All results endpoint
Introduction
This is an API which allows for fetching all results of a query and streaming all results back to the caller in a single call. This is similar to /s/search.json however with the following key differences:
-
Only the list of Results is returned from the data model.
-
By default all matching results are returned.
-
You can pick which fields of the Result model shoud be sent back e.g. you can select to receive only the liveUrl and title.
-
You can request either JSON or CSV (RFC 4180).
-
Some options have been altered to speed up processing for example options which do counting over the result set as well as ranking options.

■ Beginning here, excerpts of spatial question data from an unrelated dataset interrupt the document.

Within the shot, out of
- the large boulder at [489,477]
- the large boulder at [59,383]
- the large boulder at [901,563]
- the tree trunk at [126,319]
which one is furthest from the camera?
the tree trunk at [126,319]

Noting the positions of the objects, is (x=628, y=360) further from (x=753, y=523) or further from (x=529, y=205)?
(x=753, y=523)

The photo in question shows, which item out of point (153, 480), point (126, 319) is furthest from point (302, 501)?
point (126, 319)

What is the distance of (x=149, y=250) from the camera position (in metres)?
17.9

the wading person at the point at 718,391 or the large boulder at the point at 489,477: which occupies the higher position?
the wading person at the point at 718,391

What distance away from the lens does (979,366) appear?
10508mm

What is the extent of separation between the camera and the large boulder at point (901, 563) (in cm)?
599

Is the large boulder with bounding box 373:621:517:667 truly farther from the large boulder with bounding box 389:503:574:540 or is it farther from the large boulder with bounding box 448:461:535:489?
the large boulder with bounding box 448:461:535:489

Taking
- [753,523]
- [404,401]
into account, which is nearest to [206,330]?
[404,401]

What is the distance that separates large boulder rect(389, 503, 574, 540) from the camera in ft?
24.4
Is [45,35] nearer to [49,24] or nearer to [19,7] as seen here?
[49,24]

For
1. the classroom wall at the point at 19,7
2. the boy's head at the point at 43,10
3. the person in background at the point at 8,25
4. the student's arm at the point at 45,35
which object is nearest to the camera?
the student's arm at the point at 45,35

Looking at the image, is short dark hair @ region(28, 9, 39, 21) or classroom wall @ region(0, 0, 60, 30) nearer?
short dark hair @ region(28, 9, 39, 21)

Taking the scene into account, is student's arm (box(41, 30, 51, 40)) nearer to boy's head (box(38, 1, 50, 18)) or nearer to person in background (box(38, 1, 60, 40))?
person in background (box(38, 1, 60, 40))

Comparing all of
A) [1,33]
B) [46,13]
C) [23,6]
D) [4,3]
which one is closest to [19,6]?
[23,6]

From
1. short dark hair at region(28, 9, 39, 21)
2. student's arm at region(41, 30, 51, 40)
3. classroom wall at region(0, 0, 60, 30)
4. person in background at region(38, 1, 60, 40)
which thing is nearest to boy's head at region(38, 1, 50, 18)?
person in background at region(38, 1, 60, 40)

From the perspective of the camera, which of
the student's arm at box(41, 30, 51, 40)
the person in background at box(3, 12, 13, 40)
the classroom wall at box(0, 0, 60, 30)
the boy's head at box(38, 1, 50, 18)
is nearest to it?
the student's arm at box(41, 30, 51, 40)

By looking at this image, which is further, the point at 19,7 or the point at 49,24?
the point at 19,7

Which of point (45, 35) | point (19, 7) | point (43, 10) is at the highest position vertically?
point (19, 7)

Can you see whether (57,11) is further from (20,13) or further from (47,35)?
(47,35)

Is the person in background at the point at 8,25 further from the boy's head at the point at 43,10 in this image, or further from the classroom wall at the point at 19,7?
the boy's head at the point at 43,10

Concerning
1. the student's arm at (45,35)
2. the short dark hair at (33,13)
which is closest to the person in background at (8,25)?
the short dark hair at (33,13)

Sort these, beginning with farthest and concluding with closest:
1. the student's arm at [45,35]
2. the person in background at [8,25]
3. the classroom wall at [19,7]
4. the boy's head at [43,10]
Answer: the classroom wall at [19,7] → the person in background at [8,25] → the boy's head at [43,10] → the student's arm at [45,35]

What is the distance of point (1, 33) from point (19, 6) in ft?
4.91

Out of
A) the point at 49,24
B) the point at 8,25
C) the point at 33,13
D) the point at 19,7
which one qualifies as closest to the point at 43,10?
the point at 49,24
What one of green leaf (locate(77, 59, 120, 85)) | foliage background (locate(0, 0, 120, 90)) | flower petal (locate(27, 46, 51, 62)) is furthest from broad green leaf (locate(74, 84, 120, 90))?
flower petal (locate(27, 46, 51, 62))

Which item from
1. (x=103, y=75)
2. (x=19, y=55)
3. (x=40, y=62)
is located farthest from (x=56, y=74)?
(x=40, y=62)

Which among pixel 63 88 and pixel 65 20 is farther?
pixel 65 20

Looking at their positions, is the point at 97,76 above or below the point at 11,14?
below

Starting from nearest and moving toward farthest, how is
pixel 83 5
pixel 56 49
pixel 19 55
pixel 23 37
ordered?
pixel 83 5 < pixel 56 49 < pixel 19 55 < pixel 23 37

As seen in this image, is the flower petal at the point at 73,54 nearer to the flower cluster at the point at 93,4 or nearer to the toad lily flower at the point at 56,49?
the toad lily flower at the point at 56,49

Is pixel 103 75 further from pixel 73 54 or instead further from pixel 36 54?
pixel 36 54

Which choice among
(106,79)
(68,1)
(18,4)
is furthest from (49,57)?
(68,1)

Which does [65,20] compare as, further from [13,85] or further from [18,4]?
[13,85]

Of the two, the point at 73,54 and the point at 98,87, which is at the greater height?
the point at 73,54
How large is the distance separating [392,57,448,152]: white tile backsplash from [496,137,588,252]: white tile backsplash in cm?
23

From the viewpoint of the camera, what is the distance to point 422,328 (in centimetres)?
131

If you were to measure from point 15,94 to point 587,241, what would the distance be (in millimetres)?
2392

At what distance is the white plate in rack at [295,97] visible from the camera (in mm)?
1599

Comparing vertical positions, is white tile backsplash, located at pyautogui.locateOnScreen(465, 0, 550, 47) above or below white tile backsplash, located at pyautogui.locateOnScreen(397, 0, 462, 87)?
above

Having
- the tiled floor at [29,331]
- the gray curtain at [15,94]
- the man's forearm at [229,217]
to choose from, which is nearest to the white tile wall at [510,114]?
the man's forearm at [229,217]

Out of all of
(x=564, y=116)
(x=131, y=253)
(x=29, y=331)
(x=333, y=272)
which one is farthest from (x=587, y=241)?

Generally this endpoint is not intended as a source for search results to present to end users, but rather as a source of data for other systems which may need to perform further processing on a large set of results. For such systems, this endpoint avoids the need to paginate through the result set or use large num_ranks values which may exhaust the memory available to the server.
Location
The JSON endpoint is:
/s/all-results.json
and the CSV endpoint is:
/s/all-results.csv
These endpoints are available under the same locations as other modern UI search endpoints such as /s/search.json.
Getting started
Like /s/search.json you will need to set a query
and collection
URL parameter for example to get all results from the foo
collection we could set:
/s/all-results.csv?collection=foo&query=!FunDoesNotExist:PadreNull
the query set is a special which will result in all documents being returned. It works by requesting every document that does not have the term PadreNull in the reserved and never defined metadata class FunDoesNotExist .
|
By default this will return a CSV file of every URL in the collection for example:
URL https://example.com/ https://example.com/example https://example.com/examples
Parameters
This endpoint accepts most parameters that can be set on /s/search.json. The endpoint also supports the following options:
-
fields: This option lets you pick, using a comma separated XPath style expression, which fields out of the Result model to be returned, by default this is set to
&fields=liveUrl
. To get the liveUrl, title and metadataauthor
set this to:&fields=liveUrl,title,listMetadata/author
. To view everything that is available setfields=/
. See JXPath documentation for the syntax of the XPaths. -
-
Note that to include any metadata, the
SM
andSF
parameters (e.g.&SM=both&SF=[author]
) must be set within the URL so that the metadata values (e.g.author
) are returned by the query processor and included in the result model.SM
andSF
settings from thequery_processor_options
collection config setting are not applied by the all results endpoint.
-
-
fieldnames: This option lets you set the names of the fields. In the CSV example above we set the name of
liveUrl
toURL
this is done with the default being&fieldnames=URL
. To rename the fields set in the previous example liveUrl, title and metadataauthor
to URL, Title and Author set this to&fieldnames=URL,Title,Author
. Note that the order of this parameter must match that of the fields parameter. -
optimisations: It is possible to turn off the default optimisations that have been applied by setting
optimisations=false
. This is likely to lead to poor performance of the API instead it is better to overwrite any query processor option by setting it in the request URL. For example to turn summaries back on set&SBL=250
. -
num_ranks: This sets the number of result to return, by default this is set to the highest possible value to get all results. It may be set on the request URL to limit the number of results returned for example to fetch only one hundred results the parameter could be set to
&num_ranks=100
. -
start_rank: This sets the offset of the first result to return, by default this is set to
1
. It may be set to other values on the request URL for example to start at the one hundredth result the parameter would be set tostart_rank=101
. -
fileName: Sets the name of the file the browser should save the response of this API to. Causes the
Content-Disposition
header to be set toattachment; filename="name"
wherename
is the value of this URL paramater. For exampleall-results.csv?collection=funnelback_documentation&query=%21padrenull&fileName=user_data.csv
will return a file with the nameuser_data.csv
. -
header: For formats that have a header, this option can be used to disable returning of the header if supported. Currently only CSV supports this option. Other formats may be supported in the future. For CSV the header line that outlines the name of each field will not be returned when set
false
. By default this is settrue
Comma separated parameter format.
The parameters fields
and fieldnames
are comma separated lists which follow the RFC 4180 standard for escaping for example to name a field "foo,bar"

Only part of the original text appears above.